Publié le par Alain GYRE

Andriamamakimpoetra

Conte Tanala

Recueilli à laborano (province de Farafangana).

 

Un homme appelé Andrianonibé avait épousé, dit-on, une jeune femme, qui ne tarda pas à devenir enceinte.

Or l'enfant qu'elle portait parlait déjà dans le ventre de sa mère; au moment de sa naissance, il perça le nombril maternel, et c'est par là qu'il vint au monde. Il dit aussitôt devant les gens assemblés dans la case ;

« Je n'ai pas été fait par le Zanahary, car, au moment où ma mère m’a enfanté, je suis sorti de son nombril; aussi je porterai le nom de Andriamamakimpoetra (l’Andriana-qui-perce-le-nombril) « .

Puis il fit convoquer le peuple, ordonna qu'on le suivît, et sz mit à gravir une haute montagne ; au sommet il ramassa un tas de fagots; il avait amené aussi un bœuf qu'il sacrifia. Puis il enflamma les fagots et ordonna aux assistants de rôtir les quartiers de viande à ce foyer : une fumée intense et noire monta vers le ciel ; au bout de quelques instants elle aveugla le fils du Zanahary, et celui-ci envoya son messager nomméIpapangobemavo pour en voir la cause.

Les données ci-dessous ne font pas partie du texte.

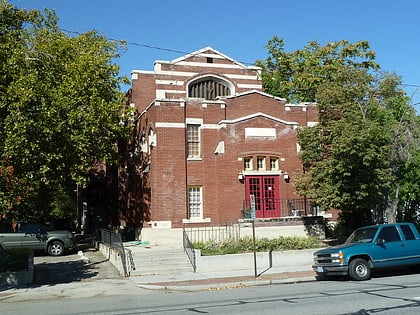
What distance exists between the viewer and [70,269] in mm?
19625

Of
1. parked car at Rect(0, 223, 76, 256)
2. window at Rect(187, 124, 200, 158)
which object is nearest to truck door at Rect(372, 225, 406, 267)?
window at Rect(187, 124, 200, 158)

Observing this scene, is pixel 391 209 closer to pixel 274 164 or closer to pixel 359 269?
pixel 274 164

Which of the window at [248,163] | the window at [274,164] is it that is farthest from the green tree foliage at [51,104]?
the window at [274,164]

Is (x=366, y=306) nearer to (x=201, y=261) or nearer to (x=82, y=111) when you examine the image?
(x=201, y=261)

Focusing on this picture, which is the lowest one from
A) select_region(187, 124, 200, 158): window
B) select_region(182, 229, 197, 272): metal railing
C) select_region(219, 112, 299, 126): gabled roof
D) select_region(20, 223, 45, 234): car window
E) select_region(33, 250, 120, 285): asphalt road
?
select_region(33, 250, 120, 285): asphalt road

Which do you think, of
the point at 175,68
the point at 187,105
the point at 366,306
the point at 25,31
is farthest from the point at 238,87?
the point at 366,306

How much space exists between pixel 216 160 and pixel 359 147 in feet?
26.0

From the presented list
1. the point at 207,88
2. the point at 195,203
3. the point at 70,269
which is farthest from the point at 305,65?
the point at 70,269

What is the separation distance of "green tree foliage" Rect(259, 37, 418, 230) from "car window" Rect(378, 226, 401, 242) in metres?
4.95

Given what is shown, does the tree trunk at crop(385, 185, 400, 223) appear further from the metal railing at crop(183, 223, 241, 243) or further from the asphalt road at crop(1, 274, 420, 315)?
the asphalt road at crop(1, 274, 420, 315)

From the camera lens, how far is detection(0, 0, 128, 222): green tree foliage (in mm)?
17016

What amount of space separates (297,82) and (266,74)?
13.2ft

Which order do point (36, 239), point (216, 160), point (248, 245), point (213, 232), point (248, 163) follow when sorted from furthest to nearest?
1. point (248, 163)
2. point (216, 160)
3. point (213, 232)
4. point (36, 239)
5. point (248, 245)

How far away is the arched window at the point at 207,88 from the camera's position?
108ft
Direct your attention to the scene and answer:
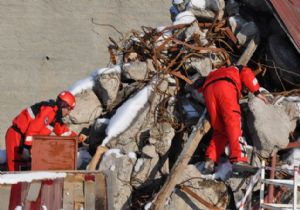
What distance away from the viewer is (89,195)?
3.91 meters

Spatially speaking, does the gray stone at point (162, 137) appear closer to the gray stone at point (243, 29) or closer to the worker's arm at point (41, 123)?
the worker's arm at point (41, 123)

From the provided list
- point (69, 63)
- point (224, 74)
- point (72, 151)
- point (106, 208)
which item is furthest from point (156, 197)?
point (69, 63)

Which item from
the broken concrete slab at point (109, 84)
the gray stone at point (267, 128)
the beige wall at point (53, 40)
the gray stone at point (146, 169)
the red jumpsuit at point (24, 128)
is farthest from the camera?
the beige wall at point (53, 40)

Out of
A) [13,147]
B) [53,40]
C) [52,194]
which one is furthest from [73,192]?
[53,40]

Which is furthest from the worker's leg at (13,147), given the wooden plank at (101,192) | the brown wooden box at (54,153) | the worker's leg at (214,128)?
the wooden plank at (101,192)

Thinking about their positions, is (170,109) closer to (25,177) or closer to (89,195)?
(89,195)

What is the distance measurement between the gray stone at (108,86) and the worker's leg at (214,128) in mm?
1644

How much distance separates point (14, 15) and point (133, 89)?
1017 cm

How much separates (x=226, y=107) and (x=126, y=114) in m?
1.47

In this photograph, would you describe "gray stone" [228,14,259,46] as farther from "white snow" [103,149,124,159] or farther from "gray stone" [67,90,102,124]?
"white snow" [103,149,124,159]

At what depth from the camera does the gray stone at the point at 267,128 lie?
6.63 metres

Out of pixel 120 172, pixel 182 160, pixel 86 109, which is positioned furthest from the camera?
pixel 86 109

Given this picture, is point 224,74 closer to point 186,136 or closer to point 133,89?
point 186,136

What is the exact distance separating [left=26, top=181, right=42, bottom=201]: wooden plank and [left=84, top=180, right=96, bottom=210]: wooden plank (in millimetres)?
329
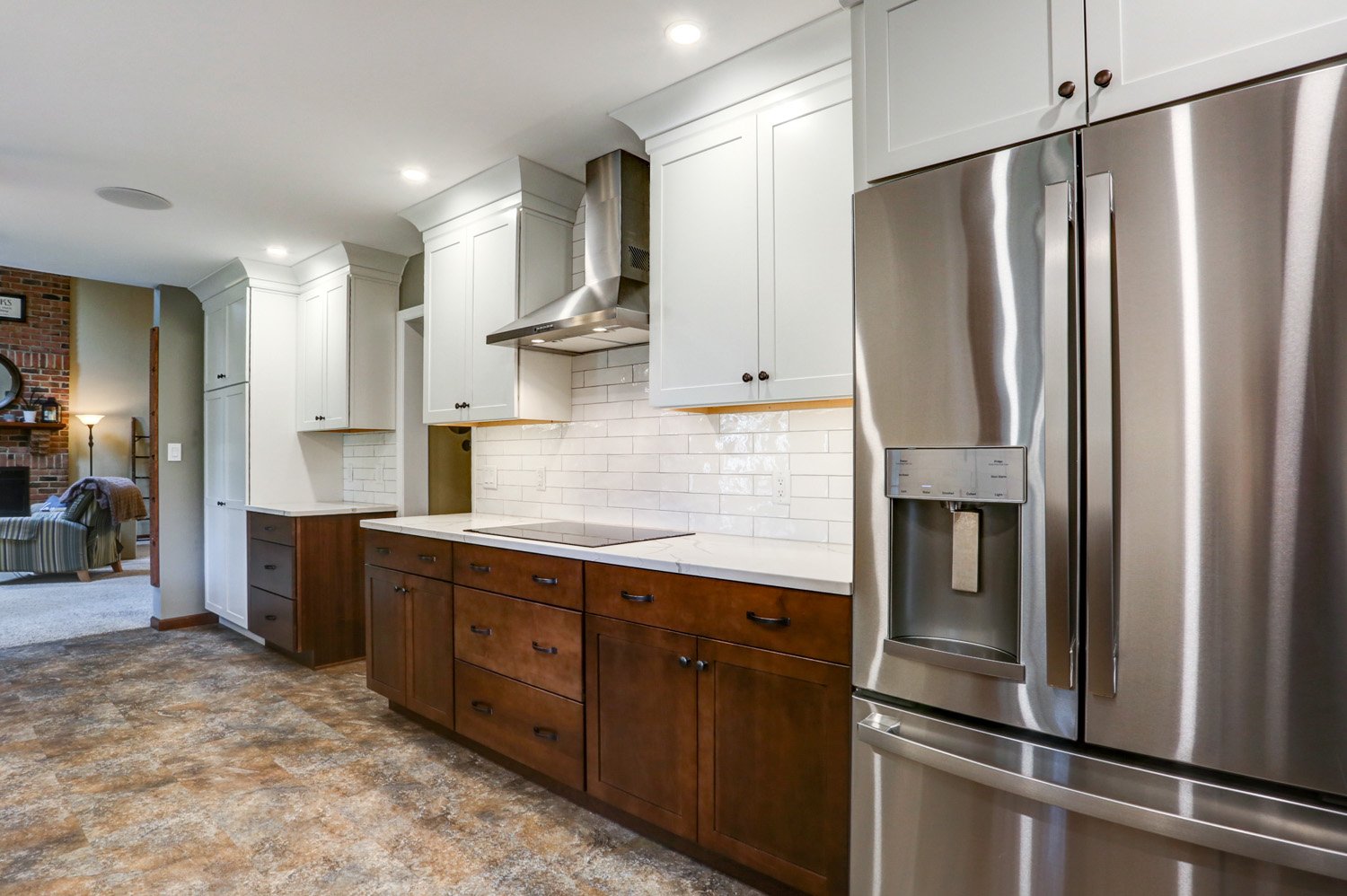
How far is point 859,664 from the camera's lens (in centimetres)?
168

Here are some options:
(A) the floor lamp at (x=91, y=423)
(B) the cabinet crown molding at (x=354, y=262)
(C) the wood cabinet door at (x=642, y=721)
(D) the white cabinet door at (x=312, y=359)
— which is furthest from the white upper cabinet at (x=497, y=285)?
(A) the floor lamp at (x=91, y=423)

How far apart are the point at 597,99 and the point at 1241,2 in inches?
76.6

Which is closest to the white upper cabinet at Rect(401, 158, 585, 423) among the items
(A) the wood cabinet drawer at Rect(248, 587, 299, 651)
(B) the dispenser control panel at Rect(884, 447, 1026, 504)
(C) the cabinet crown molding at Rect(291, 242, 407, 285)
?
(C) the cabinet crown molding at Rect(291, 242, 407, 285)

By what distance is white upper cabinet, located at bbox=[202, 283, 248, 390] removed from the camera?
15.8 feet

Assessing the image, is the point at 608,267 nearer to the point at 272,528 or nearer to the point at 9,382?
the point at 272,528

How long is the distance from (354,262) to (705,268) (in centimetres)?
292

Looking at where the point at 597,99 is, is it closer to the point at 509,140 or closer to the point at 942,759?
the point at 509,140

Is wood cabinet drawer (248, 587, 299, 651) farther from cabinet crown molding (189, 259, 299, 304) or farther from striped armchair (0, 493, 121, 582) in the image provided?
striped armchair (0, 493, 121, 582)

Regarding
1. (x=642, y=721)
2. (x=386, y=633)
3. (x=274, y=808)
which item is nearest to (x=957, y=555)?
(x=642, y=721)

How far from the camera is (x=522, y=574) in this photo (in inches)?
101

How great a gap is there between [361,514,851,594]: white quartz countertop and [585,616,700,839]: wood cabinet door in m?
0.22

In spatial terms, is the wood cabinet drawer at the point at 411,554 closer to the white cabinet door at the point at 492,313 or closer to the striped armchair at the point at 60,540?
the white cabinet door at the point at 492,313

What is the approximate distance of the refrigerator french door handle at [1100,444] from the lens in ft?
4.31

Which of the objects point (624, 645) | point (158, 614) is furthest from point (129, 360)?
point (624, 645)
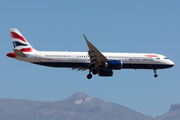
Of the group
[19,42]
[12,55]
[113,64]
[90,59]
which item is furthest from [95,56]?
[19,42]

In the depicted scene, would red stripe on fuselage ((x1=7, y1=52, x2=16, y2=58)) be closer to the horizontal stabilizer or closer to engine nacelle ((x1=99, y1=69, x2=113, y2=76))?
the horizontal stabilizer

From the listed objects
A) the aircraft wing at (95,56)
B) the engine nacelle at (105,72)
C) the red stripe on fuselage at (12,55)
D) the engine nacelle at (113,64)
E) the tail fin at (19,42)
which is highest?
the tail fin at (19,42)

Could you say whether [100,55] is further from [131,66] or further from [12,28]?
[12,28]

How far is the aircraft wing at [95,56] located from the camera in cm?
5257

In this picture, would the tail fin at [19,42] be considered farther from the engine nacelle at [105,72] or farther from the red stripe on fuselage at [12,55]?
the engine nacelle at [105,72]

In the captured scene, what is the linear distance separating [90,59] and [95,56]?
49.9 inches

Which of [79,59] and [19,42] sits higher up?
[19,42]

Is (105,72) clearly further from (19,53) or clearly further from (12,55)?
(12,55)

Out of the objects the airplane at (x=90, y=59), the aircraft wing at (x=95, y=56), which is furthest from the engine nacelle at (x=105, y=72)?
the aircraft wing at (x=95, y=56)

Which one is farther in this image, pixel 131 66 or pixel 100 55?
pixel 131 66

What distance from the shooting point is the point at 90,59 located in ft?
182

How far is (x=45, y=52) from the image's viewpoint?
5716cm

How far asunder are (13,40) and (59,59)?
10.3 metres

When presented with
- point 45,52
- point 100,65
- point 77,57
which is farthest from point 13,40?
point 100,65
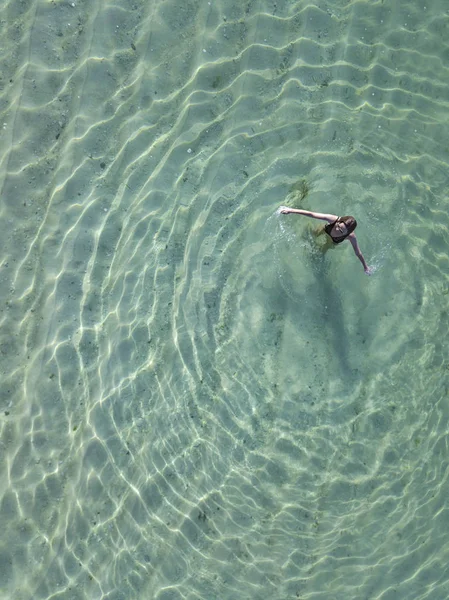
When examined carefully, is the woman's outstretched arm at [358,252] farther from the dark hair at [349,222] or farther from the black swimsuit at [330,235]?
the dark hair at [349,222]

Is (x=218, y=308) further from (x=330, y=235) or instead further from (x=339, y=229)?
(x=339, y=229)

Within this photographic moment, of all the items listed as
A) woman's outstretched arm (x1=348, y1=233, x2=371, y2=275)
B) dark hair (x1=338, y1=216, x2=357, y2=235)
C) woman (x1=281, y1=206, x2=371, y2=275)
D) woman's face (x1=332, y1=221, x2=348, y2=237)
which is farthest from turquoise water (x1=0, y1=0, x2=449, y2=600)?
dark hair (x1=338, y1=216, x2=357, y2=235)

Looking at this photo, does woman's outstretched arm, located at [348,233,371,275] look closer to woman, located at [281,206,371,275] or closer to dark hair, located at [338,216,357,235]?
woman, located at [281,206,371,275]

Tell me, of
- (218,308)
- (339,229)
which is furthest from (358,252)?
(218,308)

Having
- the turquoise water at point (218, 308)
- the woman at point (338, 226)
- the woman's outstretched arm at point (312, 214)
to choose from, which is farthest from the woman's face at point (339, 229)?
the turquoise water at point (218, 308)

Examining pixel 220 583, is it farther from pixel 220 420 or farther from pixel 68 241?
pixel 68 241
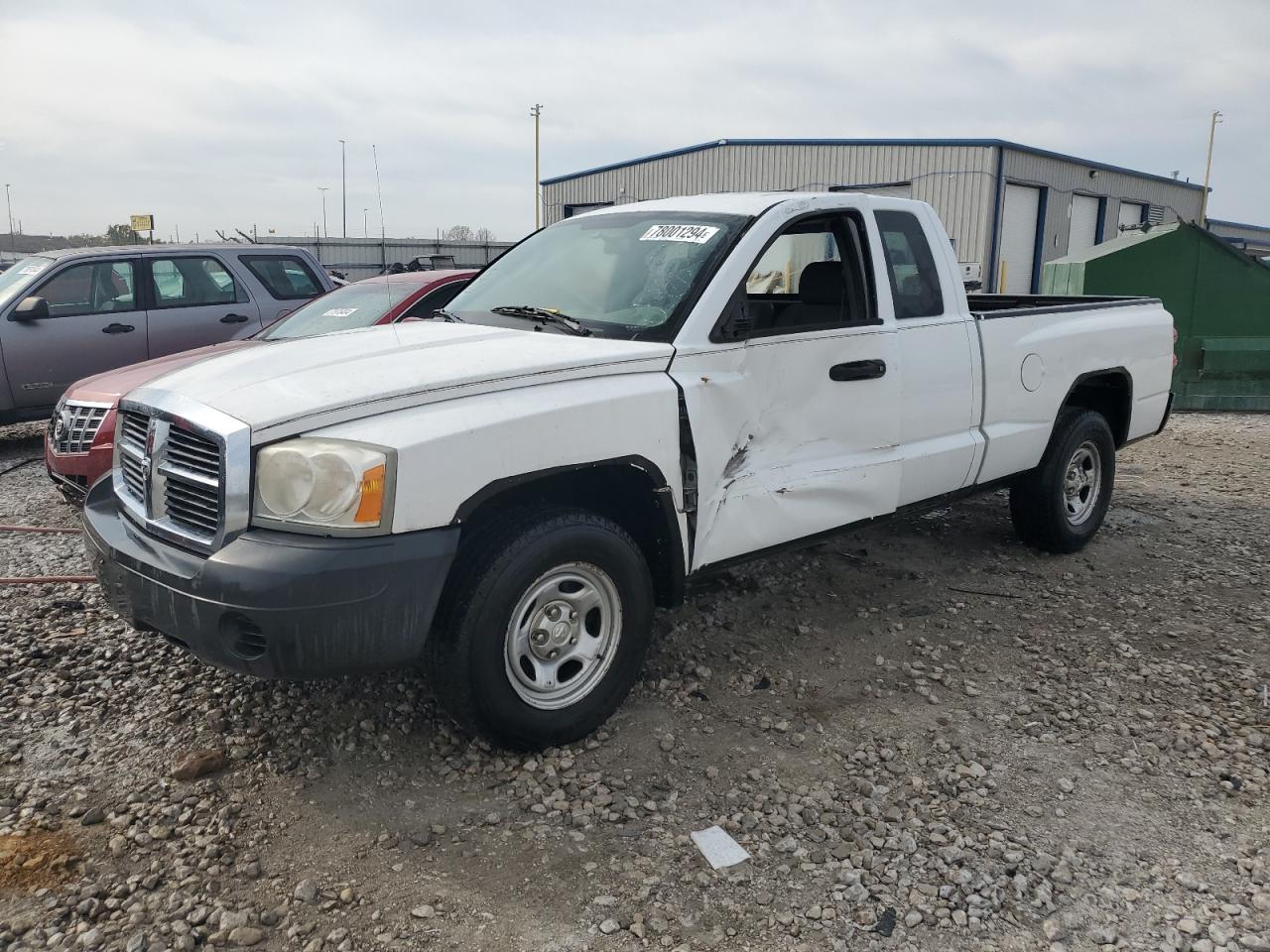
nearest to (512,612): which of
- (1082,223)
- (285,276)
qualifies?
(285,276)

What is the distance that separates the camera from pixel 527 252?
4.58m

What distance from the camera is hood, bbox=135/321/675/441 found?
294 cm

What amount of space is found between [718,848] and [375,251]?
100 feet

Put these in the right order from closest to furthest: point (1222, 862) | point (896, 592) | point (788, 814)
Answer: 1. point (1222, 862)
2. point (788, 814)
3. point (896, 592)

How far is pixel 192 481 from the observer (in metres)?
3.01

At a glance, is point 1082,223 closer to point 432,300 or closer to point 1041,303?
point 1041,303

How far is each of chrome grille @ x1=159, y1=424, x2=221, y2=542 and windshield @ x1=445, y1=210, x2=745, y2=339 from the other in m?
1.34

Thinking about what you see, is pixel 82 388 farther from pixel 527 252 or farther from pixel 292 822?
pixel 292 822

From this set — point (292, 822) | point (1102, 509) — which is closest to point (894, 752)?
point (292, 822)

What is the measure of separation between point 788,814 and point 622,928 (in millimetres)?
738

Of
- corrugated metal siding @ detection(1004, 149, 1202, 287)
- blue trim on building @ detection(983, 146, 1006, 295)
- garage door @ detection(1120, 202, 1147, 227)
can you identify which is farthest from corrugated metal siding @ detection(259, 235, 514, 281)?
garage door @ detection(1120, 202, 1147, 227)

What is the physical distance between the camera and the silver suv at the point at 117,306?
821 cm

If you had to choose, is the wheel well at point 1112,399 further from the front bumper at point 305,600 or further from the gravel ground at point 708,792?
the front bumper at point 305,600

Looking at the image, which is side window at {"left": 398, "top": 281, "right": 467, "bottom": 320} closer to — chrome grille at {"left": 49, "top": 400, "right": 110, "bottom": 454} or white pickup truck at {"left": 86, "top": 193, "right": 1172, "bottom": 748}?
chrome grille at {"left": 49, "top": 400, "right": 110, "bottom": 454}
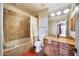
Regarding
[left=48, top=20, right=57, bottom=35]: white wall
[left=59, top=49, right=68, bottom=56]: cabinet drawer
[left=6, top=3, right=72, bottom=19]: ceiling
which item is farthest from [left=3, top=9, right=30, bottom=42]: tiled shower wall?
[left=59, top=49, right=68, bottom=56]: cabinet drawer

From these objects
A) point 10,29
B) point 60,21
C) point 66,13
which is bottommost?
point 10,29

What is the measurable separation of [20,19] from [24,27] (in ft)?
0.55

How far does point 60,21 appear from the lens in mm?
1727

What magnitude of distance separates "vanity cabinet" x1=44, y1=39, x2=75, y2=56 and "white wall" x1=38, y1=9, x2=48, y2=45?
0.45ft

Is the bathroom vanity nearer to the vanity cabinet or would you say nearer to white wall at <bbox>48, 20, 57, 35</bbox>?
the vanity cabinet

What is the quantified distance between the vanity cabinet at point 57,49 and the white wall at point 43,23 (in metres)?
0.14

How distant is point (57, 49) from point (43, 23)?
56cm

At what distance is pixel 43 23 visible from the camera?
1.76 meters

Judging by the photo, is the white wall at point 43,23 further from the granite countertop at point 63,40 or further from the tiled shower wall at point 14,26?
the tiled shower wall at point 14,26

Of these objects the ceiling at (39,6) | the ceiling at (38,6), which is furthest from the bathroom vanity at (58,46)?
the ceiling at (38,6)

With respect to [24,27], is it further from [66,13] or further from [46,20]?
[66,13]

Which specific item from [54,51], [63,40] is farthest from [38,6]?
[54,51]

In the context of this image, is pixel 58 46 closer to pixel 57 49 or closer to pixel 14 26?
pixel 57 49

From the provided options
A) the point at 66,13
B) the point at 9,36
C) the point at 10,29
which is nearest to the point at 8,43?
the point at 9,36
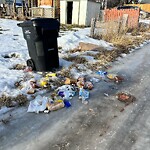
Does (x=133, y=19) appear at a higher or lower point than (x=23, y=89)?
higher

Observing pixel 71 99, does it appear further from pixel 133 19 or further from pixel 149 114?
pixel 133 19

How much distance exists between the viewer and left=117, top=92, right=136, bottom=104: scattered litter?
425 centimetres

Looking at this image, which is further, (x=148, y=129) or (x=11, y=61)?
(x=11, y=61)

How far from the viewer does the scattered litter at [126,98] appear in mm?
4247

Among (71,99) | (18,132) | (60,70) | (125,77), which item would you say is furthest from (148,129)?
(60,70)

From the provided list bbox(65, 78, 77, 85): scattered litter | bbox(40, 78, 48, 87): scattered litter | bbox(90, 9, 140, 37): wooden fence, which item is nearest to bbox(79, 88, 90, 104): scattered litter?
bbox(65, 78, 77, 85): scattered litter

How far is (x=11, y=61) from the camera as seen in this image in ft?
19.9

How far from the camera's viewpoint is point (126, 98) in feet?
14.3

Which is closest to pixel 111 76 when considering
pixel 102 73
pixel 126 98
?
pixel 102 73

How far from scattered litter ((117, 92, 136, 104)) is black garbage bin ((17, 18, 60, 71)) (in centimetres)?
198

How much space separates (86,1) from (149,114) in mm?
14552

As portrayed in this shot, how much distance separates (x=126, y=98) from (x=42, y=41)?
2.38 metres

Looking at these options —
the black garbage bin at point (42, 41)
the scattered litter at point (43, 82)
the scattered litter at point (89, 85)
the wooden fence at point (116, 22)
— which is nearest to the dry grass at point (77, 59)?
the black garbage bin at point (42, 41)

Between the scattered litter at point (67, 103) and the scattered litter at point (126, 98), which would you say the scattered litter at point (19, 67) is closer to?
the scattered litter at point (67, 103)
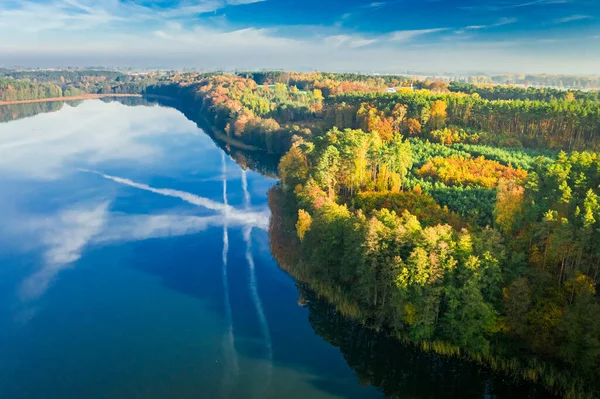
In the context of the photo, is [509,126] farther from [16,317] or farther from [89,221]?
[16,317]

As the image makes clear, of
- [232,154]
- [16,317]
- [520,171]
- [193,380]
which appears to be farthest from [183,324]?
[232,154]

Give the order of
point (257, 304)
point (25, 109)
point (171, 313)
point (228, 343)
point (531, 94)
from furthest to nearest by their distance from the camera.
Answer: point (25, 109), point (531, 94), point (257, 304), point (171, 313), point (228, 343)

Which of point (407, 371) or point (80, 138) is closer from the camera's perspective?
point (407, 371)

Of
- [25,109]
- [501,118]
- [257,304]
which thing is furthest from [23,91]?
[257,304]

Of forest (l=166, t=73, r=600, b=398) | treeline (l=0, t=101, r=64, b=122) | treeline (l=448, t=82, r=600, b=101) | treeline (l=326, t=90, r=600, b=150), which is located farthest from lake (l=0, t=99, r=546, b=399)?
treeline (l=0, t=101, r=64, b=122)

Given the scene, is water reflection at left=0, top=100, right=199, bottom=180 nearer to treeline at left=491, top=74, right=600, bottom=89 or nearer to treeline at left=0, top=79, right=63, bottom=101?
treeline at left=0, top=79, right=63, bottom=101

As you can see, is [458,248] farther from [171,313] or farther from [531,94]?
[531,94]

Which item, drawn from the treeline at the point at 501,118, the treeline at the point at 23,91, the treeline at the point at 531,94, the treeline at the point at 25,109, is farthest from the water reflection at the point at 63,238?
the treeline at the point at 23,91

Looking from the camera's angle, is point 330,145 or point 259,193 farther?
point 259,193

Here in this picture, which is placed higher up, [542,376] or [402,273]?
[402,273]
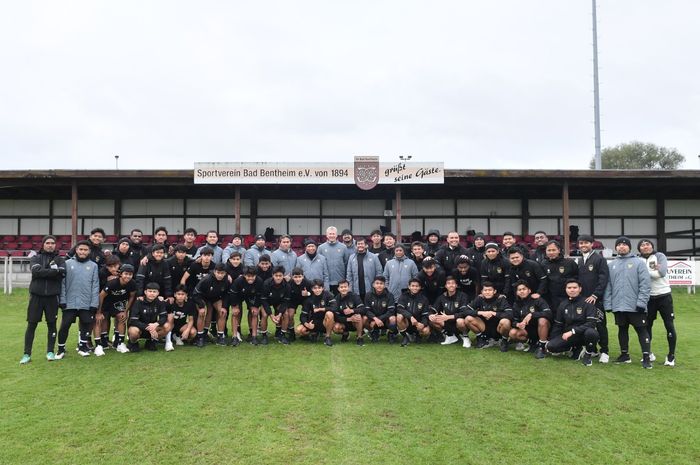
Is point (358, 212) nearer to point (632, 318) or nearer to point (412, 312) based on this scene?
point (412, 312)

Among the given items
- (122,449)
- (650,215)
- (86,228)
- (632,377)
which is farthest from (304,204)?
(122,449)

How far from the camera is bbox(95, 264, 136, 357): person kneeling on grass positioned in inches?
278

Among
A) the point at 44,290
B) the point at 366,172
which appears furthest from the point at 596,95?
the point at 44,290

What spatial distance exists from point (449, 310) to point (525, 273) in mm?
1241

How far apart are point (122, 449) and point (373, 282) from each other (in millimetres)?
4912

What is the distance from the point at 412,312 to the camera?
7.73m

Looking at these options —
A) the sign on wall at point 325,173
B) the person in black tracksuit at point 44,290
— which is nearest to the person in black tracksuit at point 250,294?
the person in black tracksuit at point 44,290

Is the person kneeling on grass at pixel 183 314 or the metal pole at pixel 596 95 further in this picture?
the metal pole at pixel 596 95

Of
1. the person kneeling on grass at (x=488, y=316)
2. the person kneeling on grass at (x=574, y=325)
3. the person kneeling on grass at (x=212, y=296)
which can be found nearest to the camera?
the person kneeling on grass at (x=574, y=325)

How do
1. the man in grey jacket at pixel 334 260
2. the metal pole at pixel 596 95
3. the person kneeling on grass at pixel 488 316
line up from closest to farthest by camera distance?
the person kneeling on grass at pixel 488 316, the man in grey jacket at pixel 334 260, the metal pole at pixel 596 95

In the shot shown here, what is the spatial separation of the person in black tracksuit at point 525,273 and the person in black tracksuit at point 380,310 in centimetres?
179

Arrivé auprès de Andriamamakimpoetra, le messager lui enjoignit, de la part du Zanahary, d'éteindre le plus vite possible son feu; mais l’homme refusa, s'écriant avec colère ;

« Va retrouver ton maître et dis-lui que je ne veux pas suivre ses ordres, car ce n’est pas lui qui m’a fait. Donc je n’éteindrai pas ce feu, car c’est moi qui suis sorti du nombril de ma mère, et je m’appelle Andriamamakimpoetra.

Le Zanahary a-t-il jamais vu quelque part un homme portant ce nom ?

- « Soit, répondit Ipapangobemavo, je vais porter tes paroles au Zanahary. »

 Puis il quitta Andrianîamakimpoetra, remonta en volant vers le ciel, et raconta au Zanahary tout ce que lui avait dit l’Andriana.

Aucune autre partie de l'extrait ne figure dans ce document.